Sniffles
Sniffles copied to clipboard
snfs2vcf is different from merged vcf by bcftools
Hello,
I am dealing with 12 really big aligned bam files. So I had to divided them by 11 chromosomes, unplaced scaffolds and unmapped reads. So For one sample, there are 13 .snf
files (11 chromosomes+1 unplaced scaffolds + 1 unmapped reads) generated by sniffles.
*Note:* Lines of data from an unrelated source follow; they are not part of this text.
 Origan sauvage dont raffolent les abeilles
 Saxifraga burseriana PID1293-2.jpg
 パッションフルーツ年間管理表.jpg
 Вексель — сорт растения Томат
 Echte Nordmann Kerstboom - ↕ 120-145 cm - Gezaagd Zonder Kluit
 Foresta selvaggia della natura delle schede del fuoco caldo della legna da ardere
Then I picked 2 samples to test sniffles' population calling function, in other words, I used 26 .snf
files to generate one .vcf
file.
At the same time, I also made a compare. First, one .vcf
per sample was generated by sniffles using 13 .snf
files. Second, Merging two vcf
files of picked 2 samples into one vcf
, utilizing bcftools
.
Next, I use bcftools view
to check if there are diferent between them. The answer is yes!
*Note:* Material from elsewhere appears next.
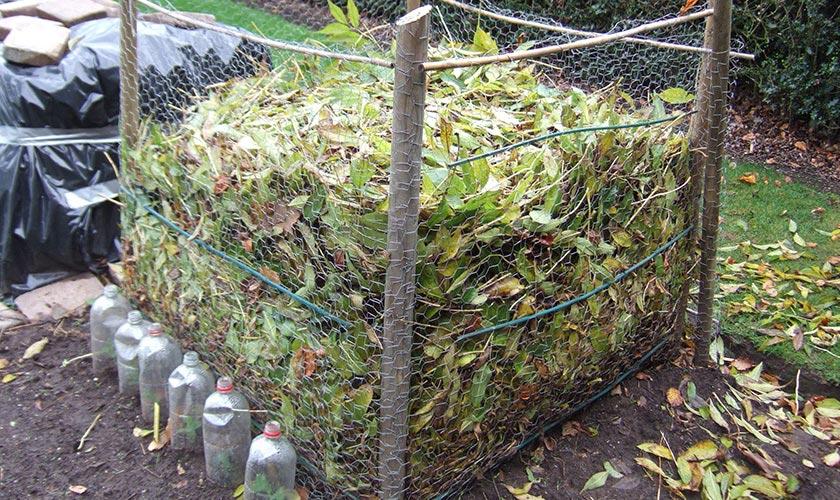 Плюсы и минусы компоста из опавших листьев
The number of SVs is 1793617 vs 2689114. The high number is generated by bcftools.
Why is there such a big difference?
Many thanks, Maxine
I am honestly not sure I follow all the split bam logic. One reason is for sure that bcftools doesn't allow for differences in the start/ stop coordinates. Wheras this is good practice and we implemented that.. Thus you will probably see that the bcftools results are all rare variants across the samples and in the sniffles2 merge output that more SV are supported across samples. Hope that helps Fritz
@fritzsedlazeck Hi, Fritz. Thank you so much for the response! Can I absorb your explanation in the way that, the bcftools merge would give me more variants including some rare variants that only exist in one or few individuals, and on the other hand, sniffles2 merge would tend to give me common variants across samples? If so, more varients mean more information, I guess? Maxine
bcftools merge expects exact matches for the coordinates, while sniffles/SURVIVOR/jasmine (tools specific for SVs) allow some wobble around those breakpoints.
say that sample 1 has a 500bp deletion at chr1:23456-23956, and sample 2 has a 499bp deletion at chr1:23457-23956, then bcftools will think of that as two variants while it is highly likely that those two deletions are actually the same variant.